Johan Banér (Banner, Banier), (1596-1641), Swedish soldier in the Thirty Years' War, was born at Djursholm Castle on the 23rd of June 1596. Entering the Swedish army, he served with distinction in the wars with Russia and Poland, and had reached high rank when, in 1630, Gustavus Adolphus landed in Germany. As one of the king's chief subordinates, Banér served in the campaign of north Germany, and at the first battle of Breitenfeld he led the right wing of Swedish horse. He was present at the taking of Augsburg and of Munich, and rendered conspicuous service at the Lech and at Donauwörth. At the unsuccessful assault on Wallenstein's camp at the Alte Veste Banér received a wound, and, soon afterwards, when Gustavus marched towards Lützen, his general was left in command in the west, where he was opposed to the imperial general Aldringer. Two years later, as Swedish field-marshal, Banér, with 16,000 men, entered Bohemia, and, combined with the Saxon army, marched on Prague. But the complete defeat of Bernhard of Saxe-Weimar in the first battle of Nördlingen stopped his victorious advance.

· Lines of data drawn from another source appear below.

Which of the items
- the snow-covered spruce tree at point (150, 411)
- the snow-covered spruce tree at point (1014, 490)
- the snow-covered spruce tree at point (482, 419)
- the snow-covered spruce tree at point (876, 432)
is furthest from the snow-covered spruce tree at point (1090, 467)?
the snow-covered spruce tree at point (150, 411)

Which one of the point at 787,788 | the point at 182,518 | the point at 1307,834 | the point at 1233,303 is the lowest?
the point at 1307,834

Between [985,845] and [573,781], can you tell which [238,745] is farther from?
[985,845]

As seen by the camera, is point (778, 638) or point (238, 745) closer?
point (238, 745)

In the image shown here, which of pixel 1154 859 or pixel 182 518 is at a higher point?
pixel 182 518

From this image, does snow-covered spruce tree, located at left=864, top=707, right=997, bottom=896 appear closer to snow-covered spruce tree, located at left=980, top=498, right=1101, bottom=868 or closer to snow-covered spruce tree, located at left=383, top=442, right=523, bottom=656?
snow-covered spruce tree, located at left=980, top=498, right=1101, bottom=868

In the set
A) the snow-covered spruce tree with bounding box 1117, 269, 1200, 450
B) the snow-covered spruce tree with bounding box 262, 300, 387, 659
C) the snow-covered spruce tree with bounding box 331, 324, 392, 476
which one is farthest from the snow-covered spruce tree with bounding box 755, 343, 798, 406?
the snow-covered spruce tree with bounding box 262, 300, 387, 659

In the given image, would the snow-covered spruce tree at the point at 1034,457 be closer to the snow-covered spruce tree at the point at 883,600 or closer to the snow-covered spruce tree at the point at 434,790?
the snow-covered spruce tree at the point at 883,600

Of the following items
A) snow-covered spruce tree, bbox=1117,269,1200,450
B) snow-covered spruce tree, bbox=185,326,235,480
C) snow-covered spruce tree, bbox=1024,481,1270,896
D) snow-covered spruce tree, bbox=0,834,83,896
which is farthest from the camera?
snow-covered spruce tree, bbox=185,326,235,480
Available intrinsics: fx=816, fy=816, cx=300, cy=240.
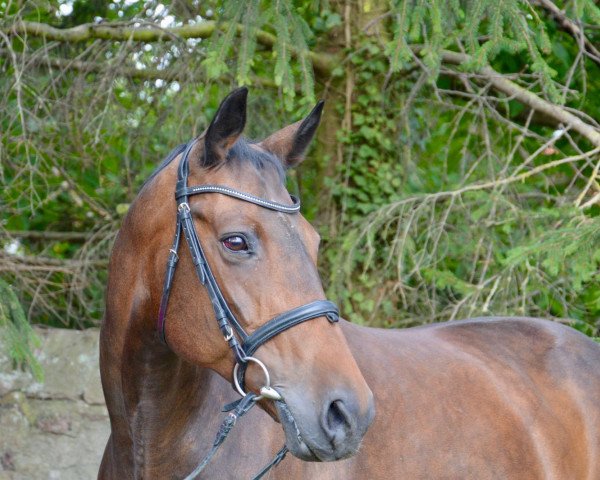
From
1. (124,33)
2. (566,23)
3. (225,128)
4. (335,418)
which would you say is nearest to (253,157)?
(225,128)

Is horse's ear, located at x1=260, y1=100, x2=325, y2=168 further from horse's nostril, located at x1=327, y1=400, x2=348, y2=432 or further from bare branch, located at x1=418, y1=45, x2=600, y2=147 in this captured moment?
bare branch, located at x1=418, y1=45, x2=600, y2=147

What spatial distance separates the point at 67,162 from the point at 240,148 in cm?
367

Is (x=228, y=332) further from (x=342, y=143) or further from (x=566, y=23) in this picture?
(x=566, y=23)

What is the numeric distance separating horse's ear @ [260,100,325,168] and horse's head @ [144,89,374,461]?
138 mm

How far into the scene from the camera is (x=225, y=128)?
2.20 m

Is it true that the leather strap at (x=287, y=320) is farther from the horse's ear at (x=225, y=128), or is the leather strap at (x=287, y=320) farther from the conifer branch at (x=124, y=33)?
the conifer branch at (x=124, y=33)

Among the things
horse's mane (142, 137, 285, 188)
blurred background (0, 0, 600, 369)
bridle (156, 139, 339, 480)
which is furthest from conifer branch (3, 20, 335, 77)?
bridle (156, 139, 339, 480)

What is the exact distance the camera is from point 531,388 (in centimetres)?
329

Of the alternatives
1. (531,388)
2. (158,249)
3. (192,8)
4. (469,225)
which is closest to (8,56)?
(192,8)

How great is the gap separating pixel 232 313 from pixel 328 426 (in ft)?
1.27

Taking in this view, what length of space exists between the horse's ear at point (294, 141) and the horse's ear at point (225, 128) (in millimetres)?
264

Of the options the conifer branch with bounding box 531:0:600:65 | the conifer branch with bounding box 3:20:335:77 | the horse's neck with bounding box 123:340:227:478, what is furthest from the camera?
the conifer branch with bounding box 3:20:335:77

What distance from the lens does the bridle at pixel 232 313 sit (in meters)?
2.04

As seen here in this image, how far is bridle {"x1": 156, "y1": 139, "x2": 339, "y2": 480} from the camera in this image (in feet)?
6.68
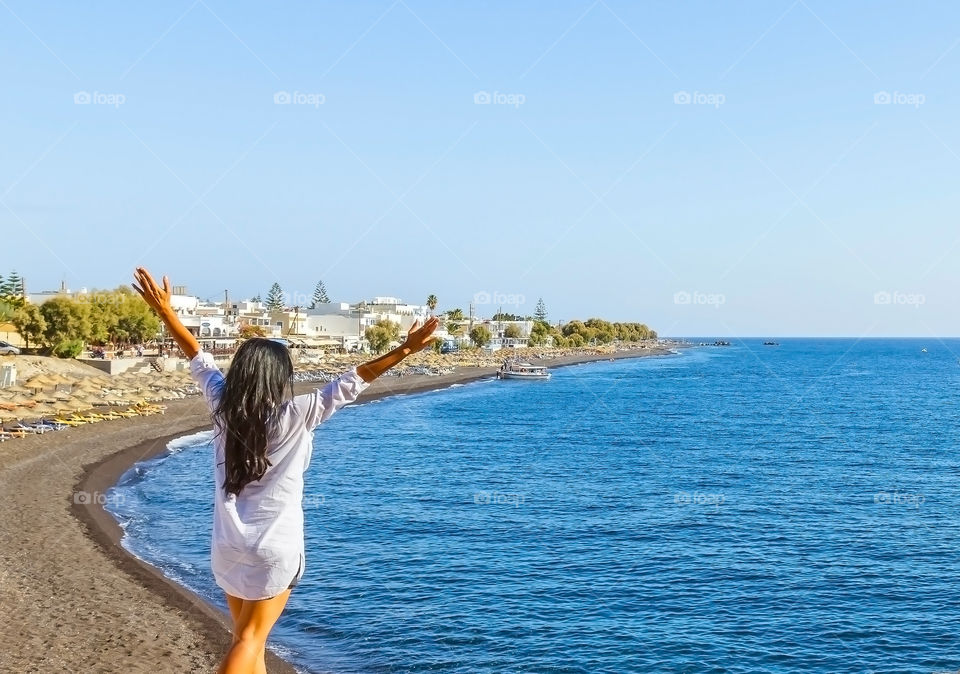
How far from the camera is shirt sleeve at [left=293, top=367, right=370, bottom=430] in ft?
11.9

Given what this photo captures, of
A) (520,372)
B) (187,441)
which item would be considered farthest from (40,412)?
(520,372)

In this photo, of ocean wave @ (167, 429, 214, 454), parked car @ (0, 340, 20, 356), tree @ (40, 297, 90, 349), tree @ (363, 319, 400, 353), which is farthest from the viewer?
tree @ (363, 319, 400, 353)

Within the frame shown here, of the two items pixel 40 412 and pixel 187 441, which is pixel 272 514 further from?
pixel 40 412

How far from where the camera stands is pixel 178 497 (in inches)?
1201

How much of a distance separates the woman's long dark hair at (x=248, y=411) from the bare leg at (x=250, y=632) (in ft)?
1.71

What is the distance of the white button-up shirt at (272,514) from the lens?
3.58 metres

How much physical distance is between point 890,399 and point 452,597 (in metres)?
83.4

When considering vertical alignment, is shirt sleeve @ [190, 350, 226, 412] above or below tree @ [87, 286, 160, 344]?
→ below

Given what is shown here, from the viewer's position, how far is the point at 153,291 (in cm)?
413

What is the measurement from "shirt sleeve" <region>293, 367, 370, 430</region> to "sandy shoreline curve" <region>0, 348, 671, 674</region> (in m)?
11.0

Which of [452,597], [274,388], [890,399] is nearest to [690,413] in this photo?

After this event the peace of Prague placed the Swedish army in a very precarious position, but the victories won by the united forces of Banér, Wrangel and Torstensson, at Kyritz and Wittstock (4th Oct. 1636), restored the paramount influence of Sweden in central Germany. Even the three combined armies, however, were decidedly inferior in force to those they defeated, and in 1637 Banér was completely unable to make headway against the enemy. Rescuing with great difficulty the beleaguered garrison of Torgau, he retreated beyond the Oder into Pomerania. In 1639, however, he again overran northern Germany, defeated the Saxons at Chemnitz and invaded Bohemia itself. The winter of 1640-1641 Banér spent in the west. His last achievement was an audacious coup-de-main on the Danube. Breaking camp in mid-winter (a very rare event in the 17th century) he united with the French under the comte de Guébriant and surprised Regensburg, where the diet was sitting. Only the break-up of the ice prevented the capture of the place. Banér thereupon had to retreat to Halberstadt. Here, on the 10th of May 1641, he died, after designating Torstensson as his successor.
He was much beloved by his men, who bore his body with them on the field of Wölfenbuttel. Banér was regarded as the best of Gustavus's generals, and tempting offers (which he refused) were made him by the emperor to induce him to enter his service. His son received the dignity of count.
See Banérs Bref till Axel Oxenstjerna (Stockholm, 1893); B. P. von Chemnitz, Königlichen Schwedscher in Deutschland geführten Kriegs; Martin Veibull, Sveriges Storhedsted (Stockholm, 1881); Lundblad, Johan Banér (Stockholm, 1823); Ardwisson, Trittioariga Krigets maerkvaerdigaste personer (Stockholm, 1861).